The C.D. Howe Institute’s Monetary Policy Council is calling on the Bank of Canada to raise its target for the key overnight interest rate to 4.5% when it makes its next announcement on May 29.

A majority of MPC members supported an upward move in the Bank of Canada’s policy rate in the near future. One of the nine members attending this meeting called for a move to 4.75% at the upcoming setting and five called for a move to 4.5%, while three members called for no change.

Looking ahead to the July setting, one member called for a move to 5%, two called for a move to 4.75%, four called for a move to 4.5%, and two called for no change.

Finally, MPC members were asked for their views about the Bank’s overnight-rate setting in six to 12 months’ time. The median call was 5%.

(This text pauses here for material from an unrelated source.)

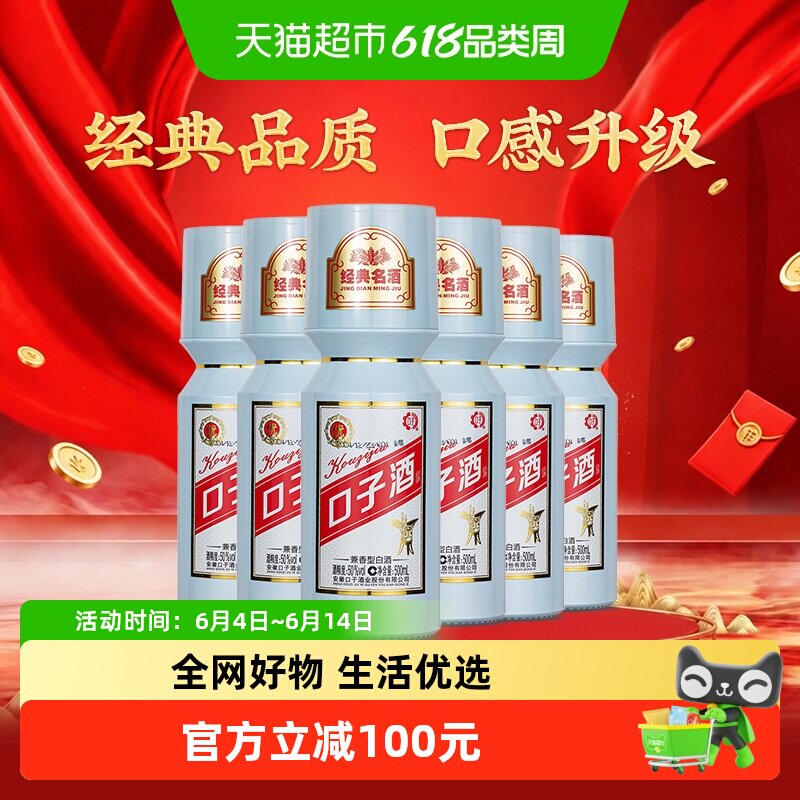 口子窖大头瓶口子酒50度500ML*6瓶整箱兼香型白酒宴请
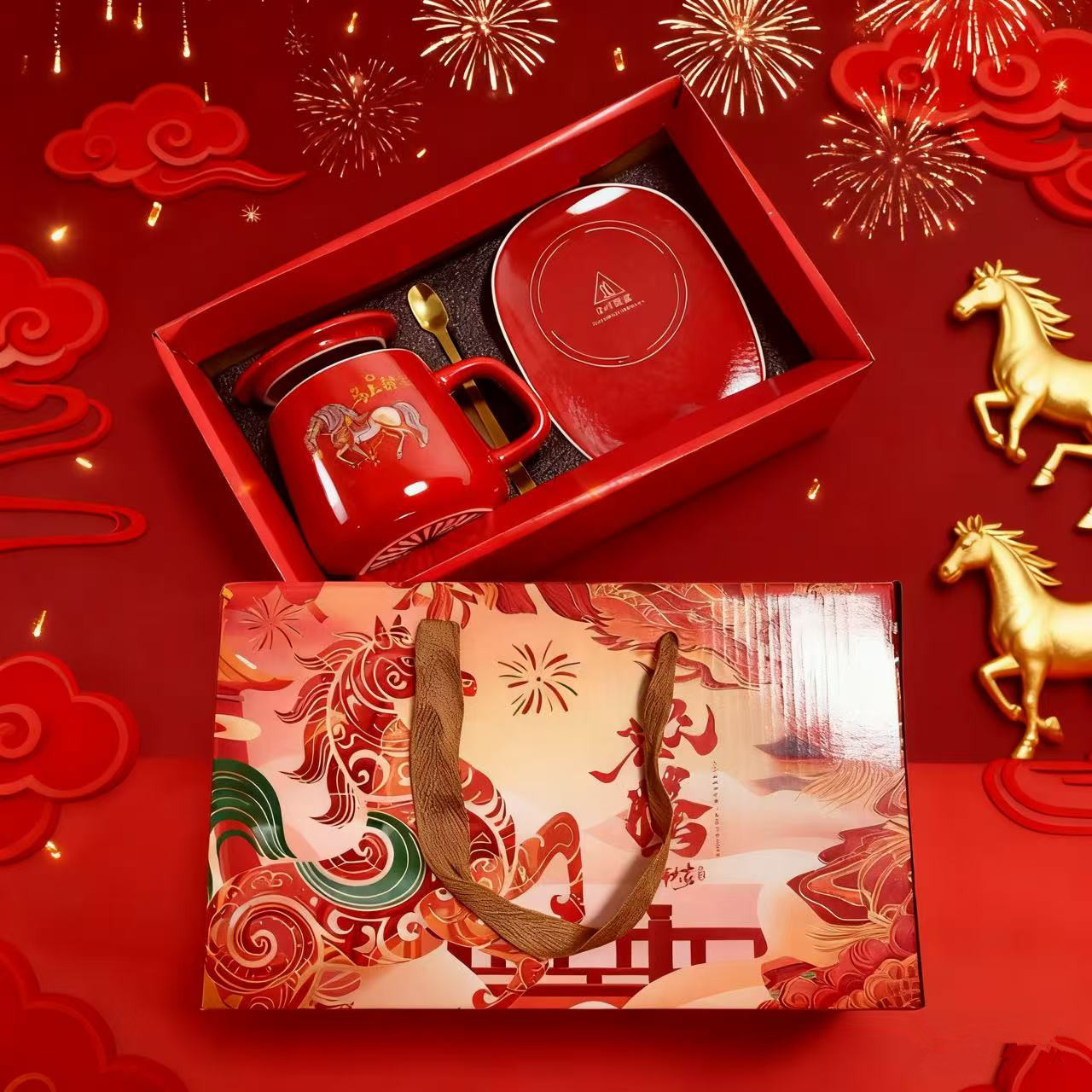 Juego de tazas con temperatura constante de 55 grados, caja de regalo para tazas, taza de cerámica, evento de inauguración, regalo del Año del Caballo, recuerdo personalizado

The recommendation of the MPC is the median of the votes cast by individual members attending the session.

The think tank reports that the dominant theme in the group’s discussion was the continued inflationary pressure in a Canadian economy operating above its productive capacity. “Contrary to expectations, including those expressed in the Bank of Canada’s April Monetary Policy Report, that subdued growth in early 2007 would bring production more in line with capacity, most indicators of spending and output in Canada have showed continued buoyancy,” it noted. “Both headline and core inflation are running ahead of the Bank’s target, growth in the monetary aggregates suggests that inflation will continue to run above target, and the policy rate is low in real terms.”

“Notwithstanding signs that inflation expectations remain contained, as well as the subdued performance of some measures of wage increases, and the possibility that the recent strong appreciation of the Canadian dollar will dampen demand and price pressures, recent higher-than-expected indicators of both real activity and prices inclined most MPC members to advocate a higher policy rate immediately, and to expect continued increases in the policy rate over the next six to 12 months,” it added.

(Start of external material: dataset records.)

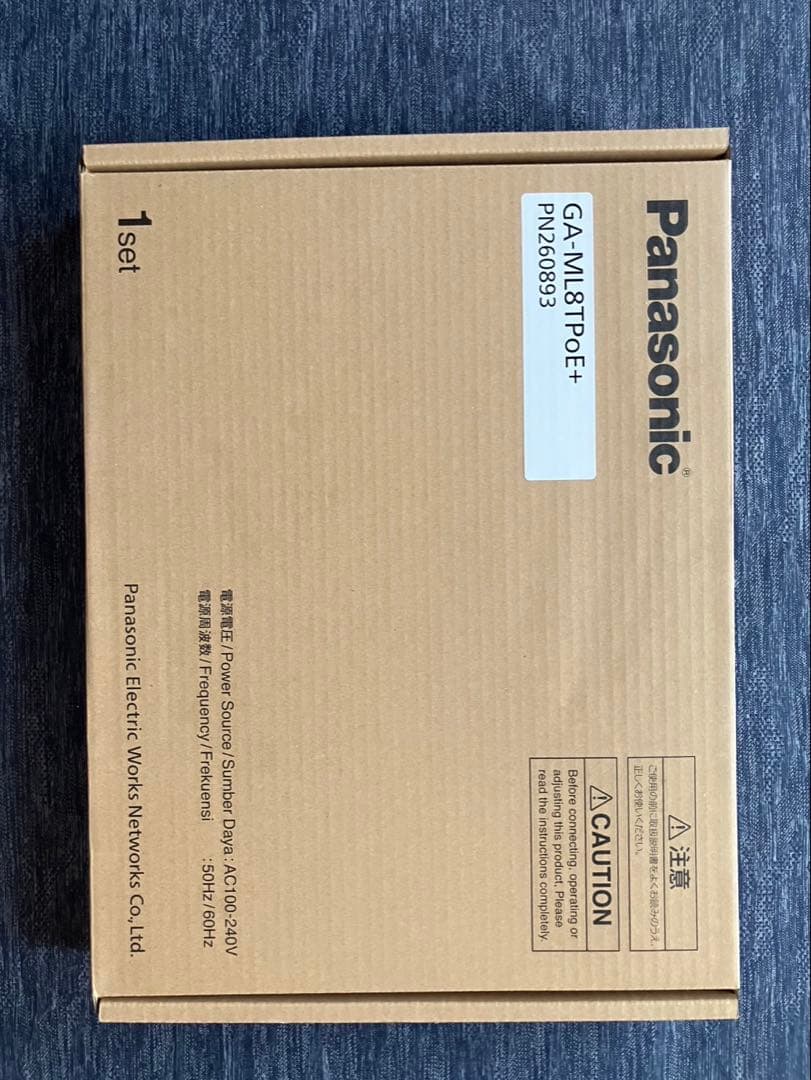 まみさん専用【新品】パナソニックEWネットワークス PN260893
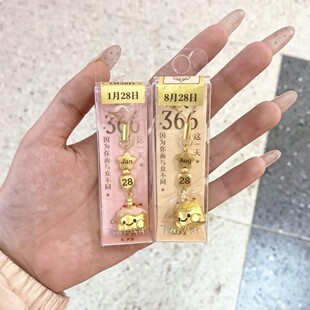366days生日蛋糕手机链纪念意义送朋友礼物汽车挂件钥匙扣 新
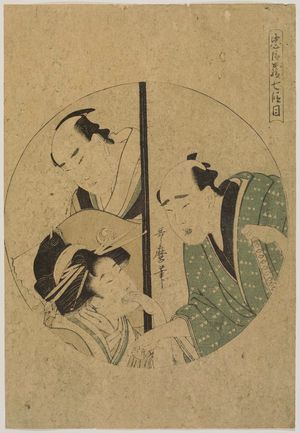 Kitagawa Utamaro: Act VII (Shichidanme), from the series The Storehouse of Loyal Retainers (Chûshingura) - Museum of Fine Arts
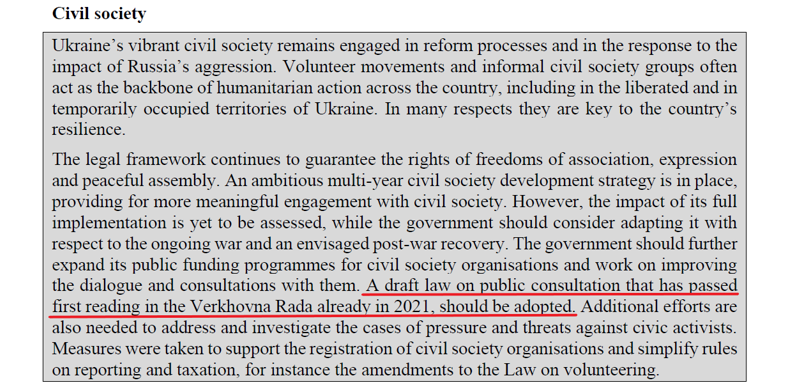 Фрагмент Звіту Єврокомісії щодо прогресу України в межах Пакета розширення ЄС.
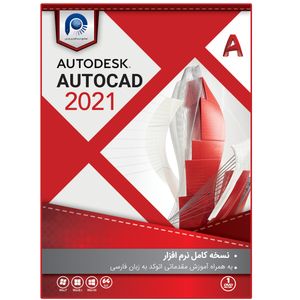نرم افزار AutoCAD 2021 نشر مجتمع نرم افزاری پارس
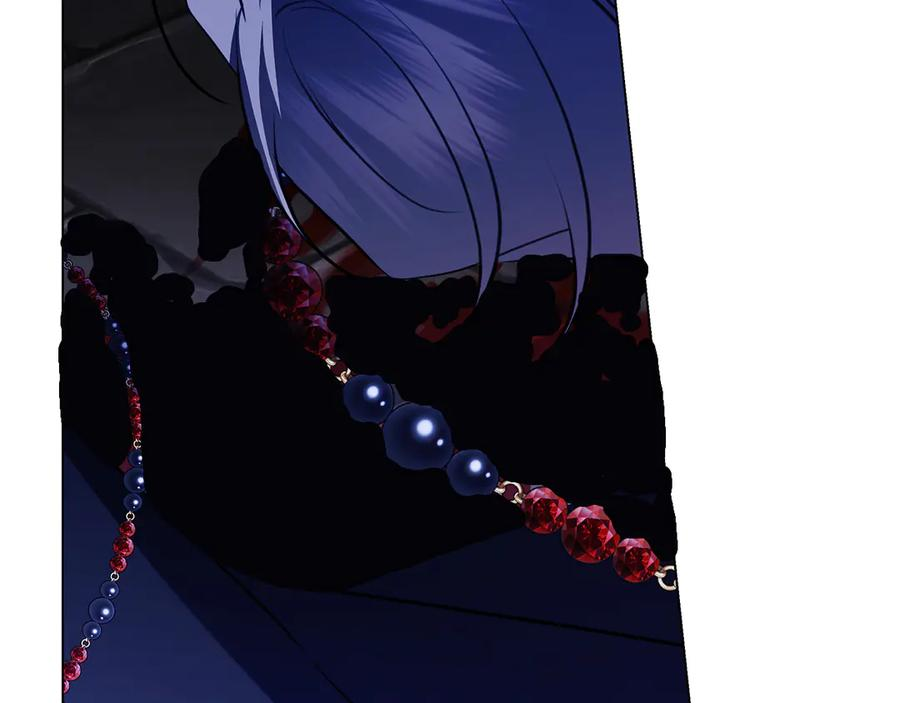 第11话 围剿魔温族 第226页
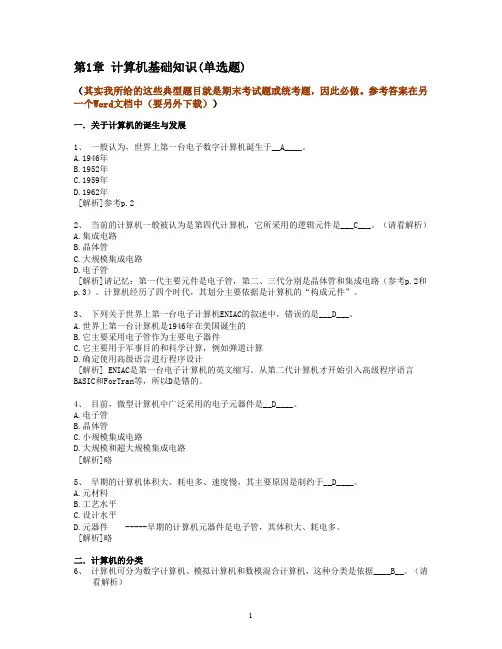 1.计算机基础知识--计算机应用基础统考试题库及答案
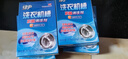 綠傘洗衣機清洗劑 除螨抗菌 除垢去異味  洗衣機槽滾筒波輪清潔劑 375g*4盒抗菌 曬單實(shí)拍圖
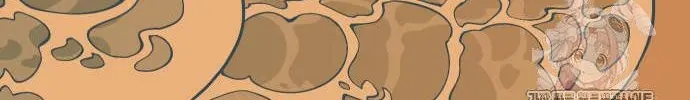Động Vật Tiền Sử Chap 19 - Next Chap 20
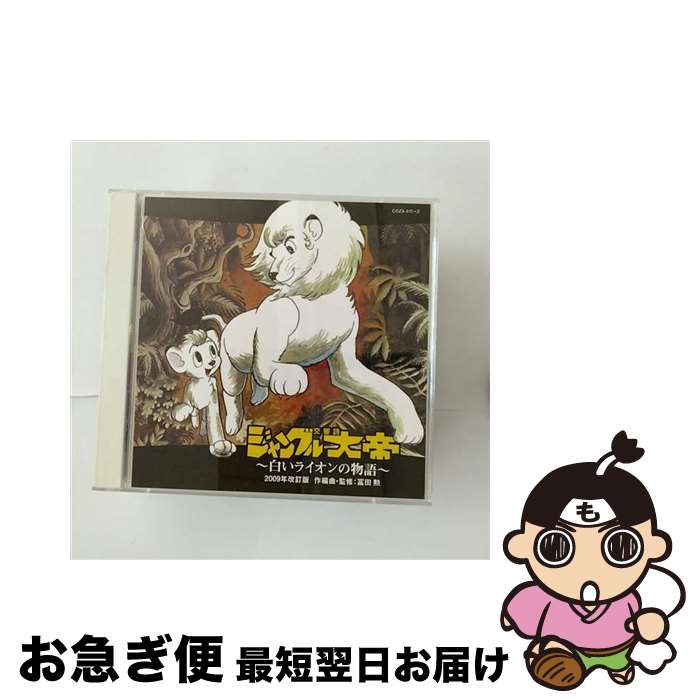 【中古】 交響詩「ジャングル大帝」《2009年改訂版》～白いライオンの物語～/CD/COZX-411 / 冨田勲, 綾戸智恵, 尚美学園大学 新音楽集団・匠 / 日本コロムビア [CD]【ネコポス発送】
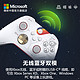 Microsoft 微软 Xbox series S/X无线手柄 XSS XSX 蓝牙游戏手柄 限定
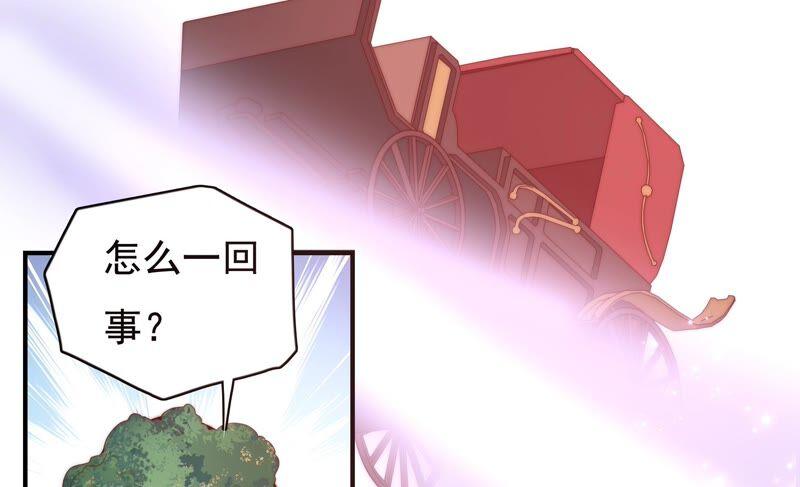 🍔恋爱先知 第237话 示威 第20页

The institute also reported that the group was divided in its assessment of the outlook for U.S. growth through the remainder of the year, with contradictory readings from the U.S. housing market being a particularly perplexing point.

It also said that assessing the state of the Canadian labour market is a challenge. “Strong labour-force growth and subdued wage increases suggest less pressure on productive capacity on that front, but several members highlighted the growth of other forms of compensation, and pointed out that weak labour productivity growth means that unit labour costs are rising faster than headline wage measures would suggest,” it said.

“The strength of the currency and its potential reaction to an upward move in the policy rate was also a point of debate, with several members highlighting the importance — in the event of a rate hike — of the Bank’s signals about potential further moves in determining whether the currency would likely appreciate further,” it reported.